De notre correspondant à Pékin, avec Louise Could 

Melle Zhao est consciente d’avoir eu de la likelihood. Cette Shanghaienne de 29 ans est enfermée chez elle depuis 14 jours. Elle habite dans le district de Putuo situé à l’ouest de la rivière Huangpu qui traverse la ville. Contrairement aux habitants de la rive est, confinés sans préavis, elle a eu le temps de se préparer à cette assignation à résidence pour trigger de résurgence Covid. Sauf qu’on lui avait dit que cela allait durer… cinq jours. 

Pommes contre verres de soda 

« On a eu que deux ravitaillements en douze jours, confie à RFI la jeune femme qui travaille dans le secteur culturel. Une fois, c’était du chou chinois et une cuisse de canard, l’autre, c’était trois paquets de raviolis ! » Du canard et des raviolis, de quoi se plaint-on feignent de s’interroger les mauvaises langues sur le réseau weibo, accusant les Shanghaiens de se plaindre tout le temps, en particulier à l’heure des repas. Sauf que ce ravitaillement par le comité de quartier est largement insuffisant. Les habitants ont dû s’organiser pour trouver de quoi manger, rapporte le journal Caixin.
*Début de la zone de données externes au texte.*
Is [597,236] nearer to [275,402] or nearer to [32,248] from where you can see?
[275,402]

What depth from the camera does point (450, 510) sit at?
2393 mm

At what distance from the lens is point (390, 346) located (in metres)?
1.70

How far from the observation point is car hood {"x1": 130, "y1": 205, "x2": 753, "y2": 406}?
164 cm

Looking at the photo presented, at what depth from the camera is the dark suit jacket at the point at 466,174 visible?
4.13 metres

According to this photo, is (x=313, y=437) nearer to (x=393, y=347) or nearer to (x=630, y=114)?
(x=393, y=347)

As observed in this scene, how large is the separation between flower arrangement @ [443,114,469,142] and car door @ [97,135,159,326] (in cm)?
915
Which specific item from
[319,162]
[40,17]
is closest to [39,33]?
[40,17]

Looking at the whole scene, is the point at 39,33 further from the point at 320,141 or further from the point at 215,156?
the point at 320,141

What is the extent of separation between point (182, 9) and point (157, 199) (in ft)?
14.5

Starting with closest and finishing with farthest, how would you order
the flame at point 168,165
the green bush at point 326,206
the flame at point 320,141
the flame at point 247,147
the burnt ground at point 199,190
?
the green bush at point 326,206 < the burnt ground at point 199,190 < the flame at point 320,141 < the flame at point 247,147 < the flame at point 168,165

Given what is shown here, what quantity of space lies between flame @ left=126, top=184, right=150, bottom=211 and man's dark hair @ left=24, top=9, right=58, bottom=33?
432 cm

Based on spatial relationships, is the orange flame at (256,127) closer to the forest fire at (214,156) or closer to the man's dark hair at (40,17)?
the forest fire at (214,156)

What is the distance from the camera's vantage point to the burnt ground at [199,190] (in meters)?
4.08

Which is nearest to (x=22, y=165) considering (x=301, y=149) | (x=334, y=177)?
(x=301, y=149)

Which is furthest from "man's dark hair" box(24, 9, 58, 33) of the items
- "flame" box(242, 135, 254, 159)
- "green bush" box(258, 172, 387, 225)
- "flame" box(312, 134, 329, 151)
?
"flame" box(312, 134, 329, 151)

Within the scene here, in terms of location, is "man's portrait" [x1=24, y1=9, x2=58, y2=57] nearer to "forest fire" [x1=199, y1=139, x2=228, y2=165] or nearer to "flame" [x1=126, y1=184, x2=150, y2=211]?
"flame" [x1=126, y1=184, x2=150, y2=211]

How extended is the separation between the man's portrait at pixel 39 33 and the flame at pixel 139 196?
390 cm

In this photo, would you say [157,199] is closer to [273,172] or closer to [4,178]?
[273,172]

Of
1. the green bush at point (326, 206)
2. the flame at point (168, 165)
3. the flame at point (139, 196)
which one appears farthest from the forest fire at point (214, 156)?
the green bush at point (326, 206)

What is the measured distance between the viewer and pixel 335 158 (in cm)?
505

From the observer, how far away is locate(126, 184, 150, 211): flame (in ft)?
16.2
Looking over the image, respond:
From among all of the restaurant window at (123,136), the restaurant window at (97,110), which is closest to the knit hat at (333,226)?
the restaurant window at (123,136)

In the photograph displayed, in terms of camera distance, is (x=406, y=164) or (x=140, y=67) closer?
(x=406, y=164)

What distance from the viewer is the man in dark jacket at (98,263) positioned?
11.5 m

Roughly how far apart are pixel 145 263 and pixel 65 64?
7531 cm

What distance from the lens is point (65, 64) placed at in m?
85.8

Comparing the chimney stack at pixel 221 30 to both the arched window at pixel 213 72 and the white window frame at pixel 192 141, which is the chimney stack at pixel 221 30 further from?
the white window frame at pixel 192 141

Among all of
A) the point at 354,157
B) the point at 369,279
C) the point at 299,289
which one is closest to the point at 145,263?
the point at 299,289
L’union fait la drive ! Melle Zhao et ses voisins ont monté un groupe sur la messagerie WeChat pour commander des vivres à l’extérieur « On a commencé les achats groupés le 7 ou le 8 avril dernier, se souvient la jeune femme. Automotive on s’est vite rendu compte qu’autrement, ce n’était plus potential de se faire livrer. Le principe est easy : si vous avez besoin de quelque selected, vous le dites dans le groupe et chacun ajoute ‘+ 1’. Et dès qu’on est 30 à vouloir acheter des légumes, on appelle le marchand ! C’est la seule answer, sinon on peut aussi s’échanger des choses entre voisins. L’autre jour, j’ai troqué deux pommes contre deux verres de coca avec un gars de mon étage ».   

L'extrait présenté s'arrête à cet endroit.